LOVE WILL TEAR US APART AGAIN
A ce stade de l'histoire, je dois aux jeunes générations un aperçu du traumatisme ressenti à l'époque par mes contemporains : 18 mai 1980, on y revient, Ian perd définitivement le contrôle et se suicide au pied de la gloire (Joy Division devait partir le lendemain en tournée aux Etats-Unis), laissant derrière lui une femme, une maîtresse et une petite fille de quelques mois. On est loin de l'image d'épinal de l'ado néo-romantique qui joue à se faire peur tout seul dans le noir de sa chambre. Là c'est pour de vrai. Bayon résume dans "Libération" : «Notre James Dean gothique s'est jeté à corps perdu dans la vie, c'est-à-dire le vide ». Trois semaines après paraît son dernier enregistrement posthume avec le groupe : "Love will tear us apart again" ("L'amour nous déchirera encore", les paroles en VF ici). J'ai encore en vinyle le maxi 45 tours ci-dessus...Un titre qui aura une résonance exceptionnelle vu le contexte de sortie post-mortem. Le seul "tube" de Joy Division à proprement parler. Ian Curtis y a abandonné sa voix sépulcrale pour révéler un beau chant de crooner apaisé, comme détaché de lui-même. Le groupe lui, marque une formidable progression artistique qui annonce la New Wave (avec le "Ashes to Ashes" du maître Bowie). Ecoutez plutôt cette chanson éternelle illustrée par l'un des premiers vrais clips de l'histoire du rock. C'est resté, musicalement et visuellement, d'une mödernité incroyable: 



Mais c'est ce concert parisien de Peter Hook, jeudi 10 mars au Trabendo qui m'a décidé à écrire, à t'écrire d'une certaine manière Ian. Ton ex-bassiste, lui aussi hanté par ta présence, s'était en effet mis en tête de rejouer Live les deux uniques albums originaux de Joy Division, "Unknown Pleasure" et "Closer", pour les trente ans de ta mort et de ces enregistrements. Particulièrement casse-gueule de vouloir réincarner ces icônes de notre jeunesse quand on a la cinquantaine et que l'on est plus ou moins fâché avec les autres membres du groupe (le guitariste Bernard Sumner et le batteur Stephen Morris). Sans New Order, Peter Hook avait choisi de s'entourer de trois jeunes musiciens mancuniens qui n'étaient même pas nés quand tu es mort. Et bonne surprise, l'âme de Joy Division était presque au rendez-vous. La basse lourde et omniprésente de Hook, les riffs ténébreux et les délicates toiles d'arpèges tissées par la guitare de Curtis et Sumner, la frappe lourde et quasi-militaire de Morris. Tout y était...sauf ta voix sombre Ian, que Peter Hook tentait parfois d'imiter sans succès. C'est évidemment sur "Love will tear" que l'exercice fut le plus cruel, ton doux spectre planant forcément au-dessus de la tête du survivant. Mais qu'importe, au-delà de l'hommage rendu, Hook a redonné avec une actualité à l'oeuvre de Joy Division. Vous trouverez ici un petit aperçu avec cette captation de bonne qualité d'un concert britannique de la tournée européenne passée depuis au Trabendo.

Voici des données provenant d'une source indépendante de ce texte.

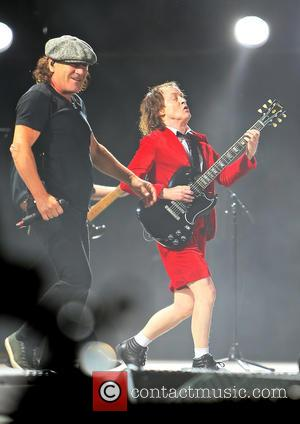 Angus Young, Brian Johnson and Ac/dc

UNE EXPERIENCE IMPRESSIONNANTE
 

Il faut donc se débarrasser du fantôme de Ian pour parler sereinement de la musique de Joy Division. Décrire le choc incroyable ressenti par tous ceux, qui a l'époque on acheté le premier 33 tours du groupe sorti en 1979, avec sa fameuse pochette noire granuleuse illustrée par une courbe sismique signée du designer Peter Saville. Un univers sonore jamais exploré jusque-là. Abandonnant le punk originel rageur de Warsaw (du nom d'une chanson de Bowie sur l'album "Low"), le groupe rebaptisé Joy Division (du nom des bordels réservés aux SS dans les camps) s'en remet au producteur Martin Hanett pour enregistrer "Unknown Pleasures" aux studios Strawberry de Manchester. C'est le présentateur TV Tony Wilson, estomaqué par la puissance novatrice du groupe, qui les passe le premier dans son émission et décide de financer l'enregistrement d'un album sur un nouveau label baptisé Factory qui donnera naissance au fameux club du même nom. Un hommage malin à la Factory d'Andy Warhol, qui lui avait découvert le Velvet Underground
A l'écoute, "Unknown Pleasures" est d'abord une expérience intimidante et impressionnante. La voix atone et hantée de Curtis domine l'ensemble comme celle d'un messie. Ce que confirme les paroles de "Disorder" («J'ai attendu qu'un guide vienne me prendre par la main»). Le reste du groupe joue une messe post-punk, comme on dirait post-nucléaire, répétitive et heurtée, mais de manière puissante, quasi-symphonique et implacable.
La basse de plomb de Hook et la guitare tout en arabesques nerveuses de Sumner semblent hanter un espace vide et désolé.Le jeu du batteur Steve Morris évoque le roulement d'un tambour martial qui semble tout droit sorti des défilés de Nuremberg. Il n'y a pas de hasard: le groupe enregistre alors que la BBC diffuse la série la série "Holocauste" à la télévision...Sumner et Curtis sont obsédés par le totalitarisme et l'horreur nazie. Au point d'avoir choisi ce fameux tambour hitlérien pour la pochette de leur premier 45 tours. Provocation à la manière des Sex Pistols, qui résonne avec la brutalité et le sordide du règne thatcherien.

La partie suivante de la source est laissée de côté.